**Passage provided:**
'''

But in a year’s time, Nag was at the 1948 London Olympics. He participated in the 100m freestyle and was a member of the Indian water polo team that beat Chile 7-4. All four goals were scored by Nag, Ashoke says.
To speed up his recovery, Nag returned to Banaras, where the family was based. He returned to the pilgrim town to rejoin the Saraswati Swimming Club, which he had founded. The masseurs in Banaras were excellent.
Another incident connected to the freedom struggle, where a young Nag was chased by police who were trying to break up a protest, resulted in his swimming talent being discovered early.
Ashoke narrates the sequence of events. “My father jumped into the Ganges to give the police the slip. He first hid underwater between two boats. But how long can someone stay underwater? There was a 10km swimming competition starting in the river and my father joined them. He finished third,” Ashoke says.

'''

**Problems and tasks:**
1. In the passage about the swimmer Nag, translate this sentence into Spanish: "He returned to the pilgrim town to rejoin the Saraswati Swimming Club, which he had founded."
2. Answer these from the passage about the swimmer Nag:
(a) Which Olympics did Nag take part in?
(b) Where was Nag's family based?
(c) In what place did Nag finish in the 10km river competition?
3. Reproduce word for word the part of the passage about the swimmer Nag starting at "But in a year’s" and ending at "Nag, Ashoke says.".

**Supplied information:**
'''

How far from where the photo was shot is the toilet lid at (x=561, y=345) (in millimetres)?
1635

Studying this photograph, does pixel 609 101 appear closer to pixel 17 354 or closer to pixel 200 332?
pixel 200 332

'''

**Results of the tasks:**
1. Regresó a la ciudad de peregrinación para reincorporarse al Saraswati Swimming Club, que él había fundado.

2.
(a) The 1948 London Olympics
(b) Banaras
(c) Third

3.
But in a year’s time, Nag was at the 1948 London Olympics. He participated in the 100m freestyle and was a member of the Indian water polo team that beat Chile 7-4. All four goals were scored by Nag, Ashoke says.